I need to recover my capacity to be obsessed.

After a recuperative break, my return to work has left me feeling simultaneously overwhelmed and distracted.

I’ve been working long hours and not achieving much. The email, text, WhatsApp and socials have all demanded attention; the technologies have started to run my agenda and left me exhausted at the end of each day. I’ve been skating across the surface but the ‘deep work’ remains untouched.

One of things I like about Cal Newport’s ‘Contact’ page is that it’s actually very difficult to contact him.

Cal is an advocate of ‘Deep Work’: “Professional activities performed in a state of distraction-free concentration that push your cognitive capabilities to their limit. These efforts create new value, improve your skill, and are hard to replicate.” And it’s that ‘distraction-free concentration’ that I am beginning to crave.

Even though I can only maintain the ‘Deep Work’ state for a few hours a day - which is enough. But I need to put my phone down, turn my email off, close the door and lock the gates. Just for those hours; no-one gets in.

I’m trying to find those moments when ideas and inspiration begin to flow. I might be reading carefully: none of that ‘skim reading’; I mean really working with each word and sentence in front of me, attending to the author’s choices, vocabulary and phrasing. I’m noticing how evocations and images arise and wondering about their resonances - both in the text in front of me and within my own experience. I might be writing: here I am trying to work with emerging ideas and concepts, moving from the imaginal and expressive to the propositional, condensing ideas into images and then further abstracting them into text. In each case, I’m wrestling with how I am forming meaning and paying attention to processes of communication. I’m endlessly absorbed, working at my craft, gorgeously obsessed…

…Until (Ping!) a notification shatters the moment.

After months (years?) of WFH, I’ve known the isolation and loneliness that it involves, and the joy of conversation with friends, people ‘popping by’ on my screen, the fun and necessity to take time to actually get out and meet people, to ‘be there’ for friends and colleagues - all of the stuff that doesn’t count as ‘proper work’ but enables the relationships that are fundamental to our organisations.

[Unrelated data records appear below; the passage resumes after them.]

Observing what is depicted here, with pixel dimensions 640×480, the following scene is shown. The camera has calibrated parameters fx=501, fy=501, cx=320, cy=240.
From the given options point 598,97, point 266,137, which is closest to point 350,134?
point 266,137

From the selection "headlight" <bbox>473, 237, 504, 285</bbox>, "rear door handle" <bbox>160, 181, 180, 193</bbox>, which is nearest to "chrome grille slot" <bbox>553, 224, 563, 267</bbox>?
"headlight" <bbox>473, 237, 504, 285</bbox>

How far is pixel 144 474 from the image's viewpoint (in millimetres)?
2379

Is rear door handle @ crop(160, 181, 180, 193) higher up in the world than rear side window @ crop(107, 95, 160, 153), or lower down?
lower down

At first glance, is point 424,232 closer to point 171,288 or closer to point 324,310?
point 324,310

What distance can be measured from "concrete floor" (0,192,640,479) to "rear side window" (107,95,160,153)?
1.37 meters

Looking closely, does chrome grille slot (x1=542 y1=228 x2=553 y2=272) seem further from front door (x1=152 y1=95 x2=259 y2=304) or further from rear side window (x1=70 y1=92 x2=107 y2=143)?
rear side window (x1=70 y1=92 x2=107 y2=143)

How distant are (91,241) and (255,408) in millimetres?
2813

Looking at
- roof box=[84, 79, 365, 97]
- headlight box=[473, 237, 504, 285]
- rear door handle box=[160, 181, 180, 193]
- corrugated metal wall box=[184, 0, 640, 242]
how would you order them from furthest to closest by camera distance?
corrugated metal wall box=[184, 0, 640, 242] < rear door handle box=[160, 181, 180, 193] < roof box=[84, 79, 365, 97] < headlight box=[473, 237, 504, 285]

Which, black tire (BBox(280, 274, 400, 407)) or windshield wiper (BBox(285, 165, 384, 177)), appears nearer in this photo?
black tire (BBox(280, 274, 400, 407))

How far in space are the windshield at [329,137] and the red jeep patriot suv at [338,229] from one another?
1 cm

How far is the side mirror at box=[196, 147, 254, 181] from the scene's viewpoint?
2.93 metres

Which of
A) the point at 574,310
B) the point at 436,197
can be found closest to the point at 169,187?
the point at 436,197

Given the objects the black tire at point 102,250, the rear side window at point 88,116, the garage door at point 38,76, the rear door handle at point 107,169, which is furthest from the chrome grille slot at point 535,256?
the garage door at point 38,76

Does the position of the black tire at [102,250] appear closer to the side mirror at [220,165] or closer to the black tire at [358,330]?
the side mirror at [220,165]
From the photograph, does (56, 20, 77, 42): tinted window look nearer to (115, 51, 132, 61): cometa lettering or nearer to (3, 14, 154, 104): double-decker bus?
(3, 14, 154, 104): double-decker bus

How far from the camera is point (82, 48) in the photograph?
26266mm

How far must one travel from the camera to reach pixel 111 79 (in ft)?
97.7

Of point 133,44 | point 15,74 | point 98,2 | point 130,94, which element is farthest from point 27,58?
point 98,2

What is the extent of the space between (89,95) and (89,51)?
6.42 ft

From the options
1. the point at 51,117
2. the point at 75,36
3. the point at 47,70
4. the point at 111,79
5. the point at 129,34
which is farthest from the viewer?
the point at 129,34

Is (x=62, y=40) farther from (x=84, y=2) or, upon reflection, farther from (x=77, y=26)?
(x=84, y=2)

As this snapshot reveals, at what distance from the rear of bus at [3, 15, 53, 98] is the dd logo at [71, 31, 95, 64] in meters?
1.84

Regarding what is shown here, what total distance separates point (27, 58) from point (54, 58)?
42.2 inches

Of course, these are issues of balance and emphasis, and addressing my own, all too human needs, to feel valued and, to be in conversation, in the mix of what’s going on, and being seen and heard.

But as I reorientate myself for the year ahead, I know there is testing, creative work to be done.

So, just for a while, I will be hard to reach.

Notes:

Many years ago, I was wandering through a remarkable set of installations by Eva Hesse at Tate Modern. The curator had included a quote that really landed with me: "I have learned that anything is possible. That vision or concept will come through total risk, freedom, discipline."

One of my ‘go to’ books on the potential for joy in obsession is ‘Finding Flow’ by Mihaly Csikszentmihalyi which approaches engagement and creativity by structuring our work so that it requires high degrees of skill and commitment while avoiding a life of passive boredom. And, just in case, that surname is pronounced ‘chick-SENT-me-high’!!

Finally, you will enjoy Cal Newport’s ‘Deep Work’ which not only considers the nature of work, it also shows how deep work is becoming a rarity and provides increasing value in a distracted, ‘busy’ world.

This week’s photograph is from the #1000 Steps series.